WASHINGTON (Legal Newsline) - While a U.S. Court of Appeals for the Fourth Circuit ruling on a data breach insurance case was presented in a way that limits its impact, it's still a significant win for the insured, a Los Angeles attorney says.
"While the decision may not dramatically shift the playing field for data breach coverage, it still is a significant victory for policyholders because it shows that there can be coverage for inadvertent disclosure of confidential information under a CGL policy," said Ken Kronstadt, an attorney in the insurance recovery group of the law firm Kelley, Drye, and Warren.
Earlier this month, the Fourth Circuit upheld a lower court's ruling in the case of Travelers Indemnity Co. of America v. Portal Healthcare Soultions LLC. Portal, which had a commercial general liability insurance policy with Travelers, believed that policy should cover the costs of its legal defenses after a data breach at the company.
Portal is facing a class action lawsuit in New York state court after it allegedly failed to secure one of its servers, allowing confidential patient information to be viewed online for two months, without even a password required.
This case was significant because it was unclear legally before this point if a general CGL insurance policy would cover something like a data breach.
The Fourth Circuit ruled that Travelers was bound to provide coverage because the policy did not specifically exclude data breaches from the policy language.
"It is universally recognized that ambiguities in an insurance policy will be strictly interpreted against the insurance company, as the drafter of the policy," Kronstadt said.
"In other words, an insurer has the ability to unambiguously exclude data breaches from coverage, and any time it fails to do so and a data breach fits within the policy’s grant of coverage, the policyholder’s expectation that it will be covered in the event of a data breach is reasonable."
However, the scope of this decision is limited, he said. Perhaps recognizing that this was a very particular case and wanting to avoid setting a specific precedent, the Fourth Circuit decided not to publish its decision.
So while it is legally binding against Travelers in this particular case, it cannot be used as legal precedent in other cases. Also, in 2014, Insurance Services Office (a company that writes standard policy forms that most policies are based on) revised the standard CGL policy to exclude damages resulting from data breaches. Portal's policies were written in 2012 and 2013, before these changes were made.

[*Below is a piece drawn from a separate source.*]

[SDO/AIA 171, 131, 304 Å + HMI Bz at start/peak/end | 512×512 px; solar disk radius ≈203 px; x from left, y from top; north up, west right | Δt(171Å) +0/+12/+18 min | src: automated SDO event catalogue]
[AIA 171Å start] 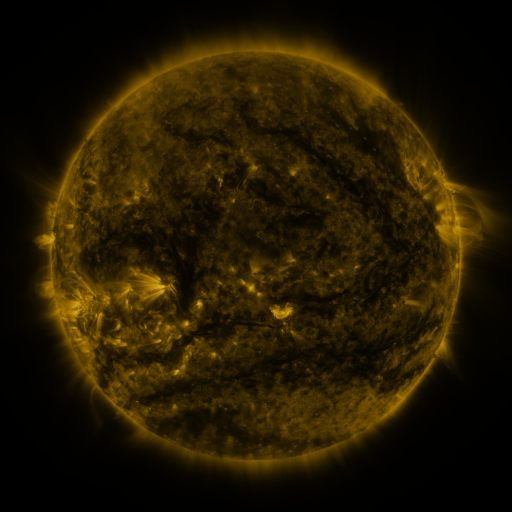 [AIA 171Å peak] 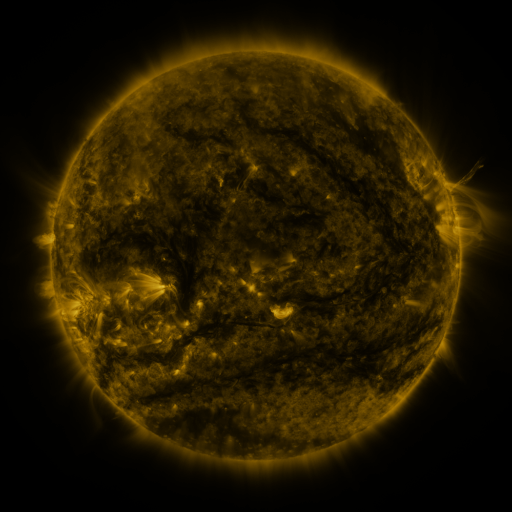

Kronstadt said an appeal isn't likely.
"Practically speaking, an appeal seems like an unnecessary risk for Travelers. Right now, they have an unpublished opinion that is not binding on courts in subsequent actions," Kronstadt said.
"y appealing, given the possibility that the Supreme Court could uphold the Fourth Circuit’s decision, Travelers would risk turning that unpublished opinion into an opinion that is binding on every court in the country."